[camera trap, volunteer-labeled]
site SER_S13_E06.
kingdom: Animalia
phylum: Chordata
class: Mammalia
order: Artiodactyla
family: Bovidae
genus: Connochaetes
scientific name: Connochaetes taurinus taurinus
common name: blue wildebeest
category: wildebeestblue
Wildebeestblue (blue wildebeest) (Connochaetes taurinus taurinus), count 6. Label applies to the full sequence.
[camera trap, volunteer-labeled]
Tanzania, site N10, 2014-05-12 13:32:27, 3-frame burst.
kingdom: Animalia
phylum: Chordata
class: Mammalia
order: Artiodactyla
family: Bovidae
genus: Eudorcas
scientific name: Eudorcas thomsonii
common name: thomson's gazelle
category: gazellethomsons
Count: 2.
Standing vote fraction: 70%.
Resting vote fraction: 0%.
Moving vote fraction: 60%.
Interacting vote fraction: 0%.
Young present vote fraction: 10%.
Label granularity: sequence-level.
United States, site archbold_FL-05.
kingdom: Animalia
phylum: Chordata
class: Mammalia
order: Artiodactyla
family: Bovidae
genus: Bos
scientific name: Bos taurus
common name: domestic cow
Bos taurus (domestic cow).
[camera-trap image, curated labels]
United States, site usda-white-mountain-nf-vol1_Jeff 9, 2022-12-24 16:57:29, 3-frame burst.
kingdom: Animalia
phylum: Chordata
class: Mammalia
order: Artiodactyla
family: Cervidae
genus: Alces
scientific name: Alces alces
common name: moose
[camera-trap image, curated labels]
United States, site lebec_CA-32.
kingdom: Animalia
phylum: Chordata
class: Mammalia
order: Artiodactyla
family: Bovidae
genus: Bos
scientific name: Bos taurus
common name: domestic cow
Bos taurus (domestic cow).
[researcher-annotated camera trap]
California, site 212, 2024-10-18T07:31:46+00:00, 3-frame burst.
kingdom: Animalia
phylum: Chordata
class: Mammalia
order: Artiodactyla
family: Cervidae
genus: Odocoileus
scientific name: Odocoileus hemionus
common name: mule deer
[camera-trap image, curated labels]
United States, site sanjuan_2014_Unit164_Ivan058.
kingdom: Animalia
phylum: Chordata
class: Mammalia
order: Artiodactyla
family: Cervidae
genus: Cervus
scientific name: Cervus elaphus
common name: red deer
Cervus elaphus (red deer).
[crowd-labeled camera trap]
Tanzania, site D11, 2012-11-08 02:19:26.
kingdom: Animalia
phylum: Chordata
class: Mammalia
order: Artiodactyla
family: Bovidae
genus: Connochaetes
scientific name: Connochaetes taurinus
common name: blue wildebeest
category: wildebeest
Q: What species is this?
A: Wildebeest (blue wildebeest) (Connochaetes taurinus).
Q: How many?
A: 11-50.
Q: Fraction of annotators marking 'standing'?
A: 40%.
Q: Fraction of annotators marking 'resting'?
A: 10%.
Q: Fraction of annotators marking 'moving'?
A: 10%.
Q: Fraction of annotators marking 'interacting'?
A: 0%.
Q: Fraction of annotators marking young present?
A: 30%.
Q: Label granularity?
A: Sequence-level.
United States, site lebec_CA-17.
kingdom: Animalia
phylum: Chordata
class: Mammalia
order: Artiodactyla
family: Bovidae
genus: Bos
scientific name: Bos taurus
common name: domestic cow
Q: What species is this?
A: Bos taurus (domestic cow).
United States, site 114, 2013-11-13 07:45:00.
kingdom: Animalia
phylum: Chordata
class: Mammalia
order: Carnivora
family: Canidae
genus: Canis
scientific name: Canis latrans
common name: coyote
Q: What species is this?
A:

[Assignment]:
The lines wanted are those from the one with "Q: Label granularity?" through the last line of the records, repeated exactly and with both ends included.

[Solved exercise]:
Q: Label granularity?
A: Sequence-level.
United States, site lebec_CA-17.
kingdom: Animalia
phylum: Chordata
class: Mammalia
order: Artiodactyla
family: Bovidae
genus: Bos
scientific name: Bos taurus
common name: domestic cow
Q: What species is this?
A: Bos taurus (domestic cow).
United States, site 114, 2013-11-13 07:45:00.
kingdom: Animalia
phylum: Chordata
class: Mammalia
order: Carnivora
family: Canidae
genus: Canis
scientific name: Canis latrans
common name: coyote
Q: What species is this?
A:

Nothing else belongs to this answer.